All of the listing below must be repeated word for word. Pictures are the only thing to omit.

┄┄┄┄┄┄

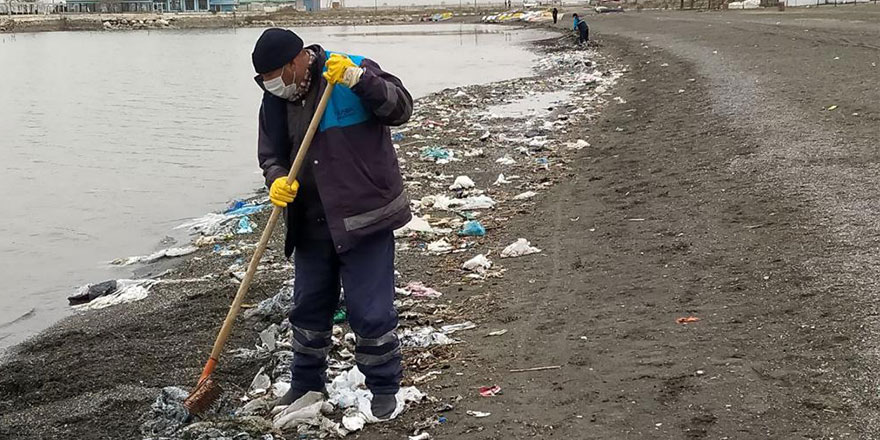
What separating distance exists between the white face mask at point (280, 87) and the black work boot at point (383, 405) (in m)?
1.56

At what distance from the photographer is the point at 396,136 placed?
49.1ft

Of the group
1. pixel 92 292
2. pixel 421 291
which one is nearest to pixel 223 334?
pixel 421 291

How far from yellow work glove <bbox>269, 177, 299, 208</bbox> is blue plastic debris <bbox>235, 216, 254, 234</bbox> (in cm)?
542

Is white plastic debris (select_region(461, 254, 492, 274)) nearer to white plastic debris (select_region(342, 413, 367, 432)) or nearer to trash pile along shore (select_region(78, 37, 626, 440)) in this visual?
trash pile along shore (select_region(78, 37, 626, 440))

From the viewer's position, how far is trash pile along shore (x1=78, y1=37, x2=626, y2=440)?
4.38 meters

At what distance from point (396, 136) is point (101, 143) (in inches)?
285

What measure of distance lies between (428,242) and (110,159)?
1047 cm

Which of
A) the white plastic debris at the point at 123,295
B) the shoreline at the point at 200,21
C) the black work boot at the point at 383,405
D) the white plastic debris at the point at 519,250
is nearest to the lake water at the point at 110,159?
the white plastic debris at the point at 123,295

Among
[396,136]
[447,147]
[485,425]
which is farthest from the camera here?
[396,136]

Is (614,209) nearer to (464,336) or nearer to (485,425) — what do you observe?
(464,336)

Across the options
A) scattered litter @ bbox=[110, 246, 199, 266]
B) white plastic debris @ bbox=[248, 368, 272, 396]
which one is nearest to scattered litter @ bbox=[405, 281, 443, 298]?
white plastic debris @ bbox=[248, 368, 272, 396]

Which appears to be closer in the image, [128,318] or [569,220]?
[128,318]

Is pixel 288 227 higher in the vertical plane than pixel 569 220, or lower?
higher

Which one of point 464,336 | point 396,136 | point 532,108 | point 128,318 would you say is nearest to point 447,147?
point 396,136
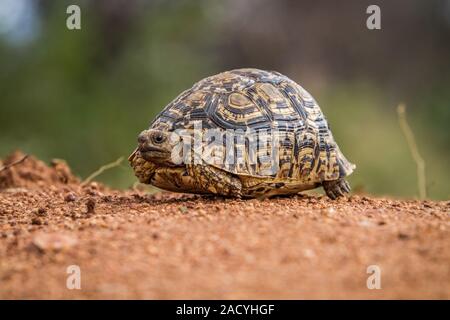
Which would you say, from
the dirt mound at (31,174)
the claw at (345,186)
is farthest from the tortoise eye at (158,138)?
the dirt mound at (31,174)

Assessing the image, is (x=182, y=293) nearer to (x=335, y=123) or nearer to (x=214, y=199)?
(x=214, y=199)

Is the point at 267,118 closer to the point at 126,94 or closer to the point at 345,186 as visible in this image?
the point at 345,186

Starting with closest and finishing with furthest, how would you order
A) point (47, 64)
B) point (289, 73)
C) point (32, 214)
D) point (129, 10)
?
point (32, 214) < point (47, 64) < point (129, 10) < point (289, 73)

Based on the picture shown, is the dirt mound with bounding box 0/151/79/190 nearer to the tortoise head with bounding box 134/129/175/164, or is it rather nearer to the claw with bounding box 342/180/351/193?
the tortoise head with bounding box 134/129/175/164

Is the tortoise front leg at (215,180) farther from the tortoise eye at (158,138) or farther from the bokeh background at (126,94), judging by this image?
the bokeh background at (126,94)

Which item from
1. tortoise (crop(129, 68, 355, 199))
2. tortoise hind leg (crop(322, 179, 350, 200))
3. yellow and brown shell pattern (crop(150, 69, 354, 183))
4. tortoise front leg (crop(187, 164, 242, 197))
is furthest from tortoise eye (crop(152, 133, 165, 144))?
tortoise hind leg (crop(322, 179, 350, 200))

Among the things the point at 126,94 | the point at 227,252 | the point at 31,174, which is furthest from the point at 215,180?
the point at 126,94

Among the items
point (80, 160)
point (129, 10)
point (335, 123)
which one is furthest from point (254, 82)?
point (129, 10)

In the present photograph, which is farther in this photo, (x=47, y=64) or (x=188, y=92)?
(x=47, y=64)
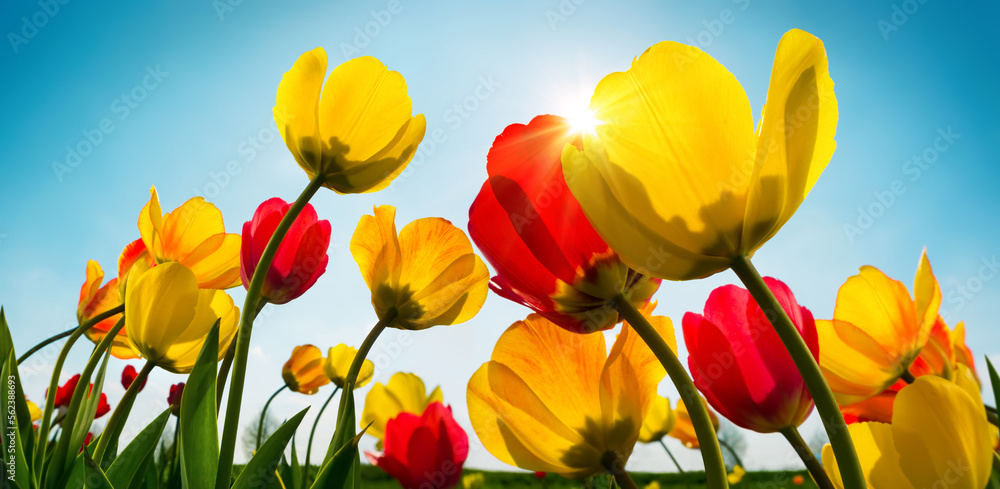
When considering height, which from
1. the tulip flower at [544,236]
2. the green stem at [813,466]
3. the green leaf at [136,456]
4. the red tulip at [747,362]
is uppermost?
the tulip flower at [544,236]

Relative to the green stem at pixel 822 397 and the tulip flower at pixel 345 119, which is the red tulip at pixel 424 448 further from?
the green stem at pixel 822 397

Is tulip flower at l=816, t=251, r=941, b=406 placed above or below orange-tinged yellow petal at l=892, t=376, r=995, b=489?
above

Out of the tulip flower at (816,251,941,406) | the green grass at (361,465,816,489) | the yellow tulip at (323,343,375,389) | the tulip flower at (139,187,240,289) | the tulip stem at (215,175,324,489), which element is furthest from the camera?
the green grass at (361,465,816,489)

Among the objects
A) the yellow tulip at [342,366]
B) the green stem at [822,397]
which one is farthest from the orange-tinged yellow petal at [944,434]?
the yellow tulip at [342,366]

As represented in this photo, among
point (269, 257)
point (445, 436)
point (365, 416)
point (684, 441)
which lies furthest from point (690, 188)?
point (684, 441)

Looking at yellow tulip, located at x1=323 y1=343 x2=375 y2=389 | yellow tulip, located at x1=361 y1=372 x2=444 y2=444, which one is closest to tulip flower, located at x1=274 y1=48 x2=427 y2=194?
yellow tulip, located at x1=361 y1=372 x2=444 y2=444

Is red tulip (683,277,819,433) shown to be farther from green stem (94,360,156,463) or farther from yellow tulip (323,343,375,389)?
yellow tulip (323,343,375,389)
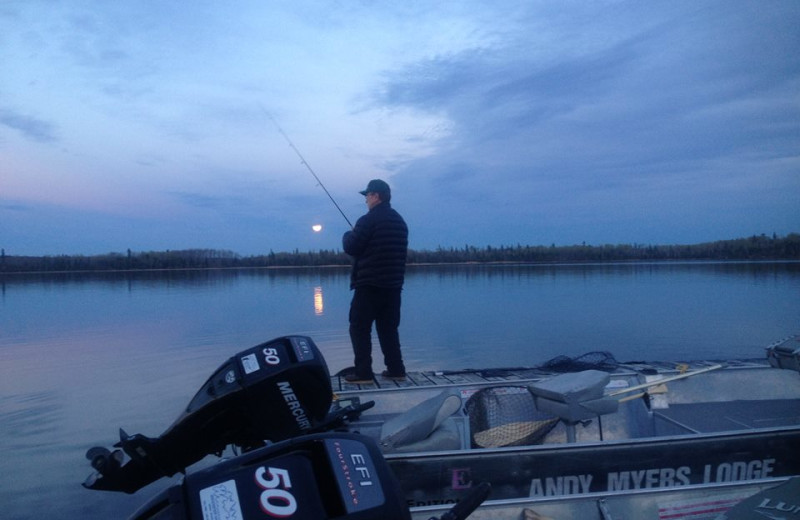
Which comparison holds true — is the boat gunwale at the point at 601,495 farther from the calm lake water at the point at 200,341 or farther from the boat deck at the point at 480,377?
the calm lake water at the point at 200,341

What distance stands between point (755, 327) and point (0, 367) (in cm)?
1609

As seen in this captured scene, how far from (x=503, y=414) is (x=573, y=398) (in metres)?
1.07

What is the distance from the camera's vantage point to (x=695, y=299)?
20891 millimetres

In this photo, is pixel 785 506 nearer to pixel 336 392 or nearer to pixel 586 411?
pixel 586 411

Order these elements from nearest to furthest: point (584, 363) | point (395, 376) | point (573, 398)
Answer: point (573, 398) < point (395, 376) < point (584, 363)

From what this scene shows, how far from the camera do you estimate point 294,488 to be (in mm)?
1546

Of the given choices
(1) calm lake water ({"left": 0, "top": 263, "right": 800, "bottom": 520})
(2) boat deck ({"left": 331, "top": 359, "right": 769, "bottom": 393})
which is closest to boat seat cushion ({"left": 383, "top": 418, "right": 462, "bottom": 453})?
(2) boat deck ({"left": 331, "top": 359, "right": 769, "bottom": 393})

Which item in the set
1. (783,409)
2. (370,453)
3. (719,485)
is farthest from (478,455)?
(783,409)

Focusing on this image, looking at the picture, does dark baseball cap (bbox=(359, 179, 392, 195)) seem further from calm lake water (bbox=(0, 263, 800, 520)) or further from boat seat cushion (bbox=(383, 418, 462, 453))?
calm lake water (bbox=(0, 263, 800, 520))

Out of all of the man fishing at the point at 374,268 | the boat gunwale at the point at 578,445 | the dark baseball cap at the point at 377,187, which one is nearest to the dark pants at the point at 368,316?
the man fishing at the point at 374,268

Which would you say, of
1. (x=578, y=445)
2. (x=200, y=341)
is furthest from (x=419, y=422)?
(x=200, y=341)

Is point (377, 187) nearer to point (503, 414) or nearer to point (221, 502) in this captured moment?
point (503, 414)

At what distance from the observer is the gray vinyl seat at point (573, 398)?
349 centimetres

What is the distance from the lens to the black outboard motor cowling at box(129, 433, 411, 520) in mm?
1489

┄┄┄┄┄┄

◆ **Solution**
What separating distance exists between the white face mask at point (280, 87) and the black work boot at point (383, 405) (in m)?
1.56

At what distance from the photographer is the point at 396,136 placed?
49.1ft

Of the group
1. pixel 92 292
2. pixel 421 291
which one is nearest to pixel 223 334?
pixel 421 291

How far from yellow work glove <bbox>269, 177, 299, 208</bbox> is blue plastic debris <bbox>235, 216, 254, 234</bbox> (in cm)?
542

Is white plastic debris (select_region(461, 254, 492, 274)) nearer to white plastic debris (select_region(342, 413, 367, 432)) or nearer to trash pile along shore (select_region(78, 37, 626, 440)) in this visual?
trash pile along shore (select_region(78, 37, 626, 440))

From the viewer's position, how far is trash pile along shore (x1=78, y1=37, x2=626, y2=440)?
4.38 meters

At what distance from point (396, 136) is point (101, 143) (in inches)?
285

What measure of distance lies between (428,242) and (110,159)?
1047 cm

Which of
A) the white plastic debris at the point at 123,295
B) the shoreline at the point at 200,21
C) the black work boot at the point at 383,405
D) the white plastic debris at the point at 519,250
is nearest to the lake water at the point at 110,159?
the white plastic debris at the point at 123,295

Among
[396,136]
[447,147]
[485,425]
which is farthest from the camera here?
[396,136]

Is (614,209) nearer to (464,336) or nearer to (485,425) — what do you observe?
(464,336)

Across the options
A) scattered litter @ bbox=[110, 246, 199, 266]
B) white plastic debris @ bbox=[248, 368, 272, 396]
which one is nearest to scattered litter @ bbox=[405, 281, 443, 298]?
white plastic debris @ bbox=[248, 368, 272, 396]

Which appears to be closer in the image, [128,318] or [569,220]?
[128,318]

Is pixel 288 227 higher in the vertical plane than pixel 569 220, or lower?
higher

Which one of point 464,336 | point 396,136 | point 532,108 | point 128,318 would you say is nearest to point 447,147?
point 396,136
Which would you say, from
the dirt mound at (31,174)
the claw at (345,186)
is farthest from the tortoise eye at (158,138)?
the dirt mound at (31,174)

Assessing the image, is (x=182, y=293) nearer to (x=335, y=123) or nearer to (x=214, y=199)?
(x=214, y=199)

Is the point at 267,118 closer to the point at 126,94 or closer to the point at 345,186 as visible in this image?
the point at 345,186

Starting with closest and finishing with furthest, how would you order
A) point (47, 64)
B) point (289, 73)
C) point (32, 214)
D) point (129, 10)
?
point (32, 214) < point (47, 64) < point (129, 10) < point (289, 73)

Based on the picture shown, is the dirt mound with bounding box 0/151/79/190 nearer to the tortoise head with bounding box 134/129/175/164, or is it rather nearer to the claw with bounding box 342/180/351/193?
the tortoise head with bounding box 134/129/175/164

Is the tortoise front leg at (215,180) farther from the tortoise eye at (158,138) or farther from the bokeh background at (126,94), judging by this image?
the bokeh background at (126,94)

Which item from
1. tortoise (crop(129, 68, 355, 199))
2. tortoise hind leg (crop(322, 179, 350, 200))
3. yellow and brown shell pattern (crop(150, 69, 354, 183))
4. tortoise front leg (crop(187, 164, 242, 197))
is furthest from tortoise eye (crop(152, 133, 165, 144))?
tortoise hind leg (crop(322, 179, 350, 200))

Among the things the point at 126,94 | the point at 227,252 | the point at 31,174, which is furthest from the point at 215,180?
the point at 126,94

Among the items
point (80, 160)
point (129, 10)
point (335, 123)
which one is furthest from point (254, 82)?
point (129, 10)

In the present photograph, which is farther in this photo, (x=47, y=64) or (x=188, y=92)?
(x=47, y=64)
When considering height, which from
1. the tulip flower at [544,236]
2. the green stem at [813,466]
3. the green leaf at [136,456]
4. the red tulip at [747,362]
is uppermost?
the tulip flower at [544,236]

Relative to the green stem at pixel 822 397 and the tulip flower at pixel 345 119, which is the red tulip at pixel 424 448 further from?
the green stem at pixel 822 397

Is tulip flower at l=816, t=251, r=941, b=406 placed above or below orange-tinged yellow petal at l=892, t=376, r=995, b=489?
above

Out of the tulip flower at (816,251,941,406) | the green grass at (361,465,816,489) | the yellow tulip at (323,343,375,389) | the tulip flower at (139,187,240,289) | the tulip stem at (215,175,324,489), which element is furthest from the camera?
the green grass at (361,465,816,489)

Among the objects
A) the yellow tulip at [342,366]
B) the green stem at [822,397]
which one is farthest from the orange-tinged yellow petal at [944,434]?
the yellow tulip at [342,366]

As represented in this photo, among
point (269, 257)
point (445, 436)
point (365, 416)
point (684, 441)
which lies furthest from point (690, 188)?
point (684, 441)

Looking at yellow tulip, located at x1=323 y1=343 x2=375 y2=389 | yellow tulip, located at x1=361 y1=372 x2=444 y2=444, which one is closest to tulip flower, located at x1=274 y1=48 x2=427 y2=194?
yellow tulip, located at x1=361 y1=372 x2=444 y2=444

Is red tulip (683,277,819,433) shown to be farther from green stem (94,360,156,463) or farther from yellow tulip (323,343,375,389)?
yellow tulip (323,343,375,389)
Which comparison holds true — is the boat gunwale at the point at 601,495 farther from the calm lake water at the point at 200,341 or farther from the boat deck at the point at 480,377?
the calm lake water at the point at 200,341

What distance stands between point (755, 327) and point (0, 367) (in cm)?
1609

As seen in this captured scene, how far from (x=503, y=414) is (x=573, y=398) (in metres)?
1.07

What is the distance from the camera's vantage point to (x=695, y=299)?
20891 millimetres

In this photo, is pixel 785 506 nearer to pixel 336 392 or nearer to pixel 586 411?
pixel 586 411

Order these elements from nearest to furthest: point (584, 363) | point (395, 376) | point (573, 398)
Answer: point (573, 398) < point (395, 376) < point (584, 363)

From what this scene shows, how far from the camera do you estimate point 294,488 to be (in mm)?
1546

Of the given choices
(1) calm lake water ({"left": 0, "top": 263, "right": 800, "bottom": 520})
(2) boat deck ({"left": 331, "top": 359, "right": 769, "bottom": 393})
which is closest to boat seat cushion ({"left": 383, "top": 418, "right": 462, "bottom": 453})?
(2) boat deck ({"left": 331, "top": 359, "right": 769, "bottom": 393})

Which item in the set
1. (783,409)
2. (370,453)
3. (719,485)
is farthest from (478,455)?
(783,409)

Focusing on this image, looking at the picture, does dark baseball cap (bbox=(359, 179, 392, 195)) seem further from calm lake water (bbox=(0, 263, 800, 520)) or further from boat seat cushion (bbox=(383, 418, 462, 453))?
calm lake water (bbox=(0, 263, 800, 520))

Out of all of the man fishing at the point at 374,268 | the boat gunwale at the point at 578,445 | the dark baseball cap at the point at 377,187, which one is nearest to the dark pants at the point at 368,316?
the man fishing at the point at 374,268

Which would you say, of
1. (x=578, y=445)
2. (x=200, y=341)
is furthest from (x=419, y=422)?
(x=200, y=341)

Is point (377, 187) nearer to point (503, 414) or nearer to point (221, 502) in this captured moment?
point (503, 414)

At what distance from the observer is the gray vinyl seat at point (573, 398)?
349 centimetres

What is the distance from the lens to the black outboard motor cowling at box(129, 433, 411, 520) in mm?
1489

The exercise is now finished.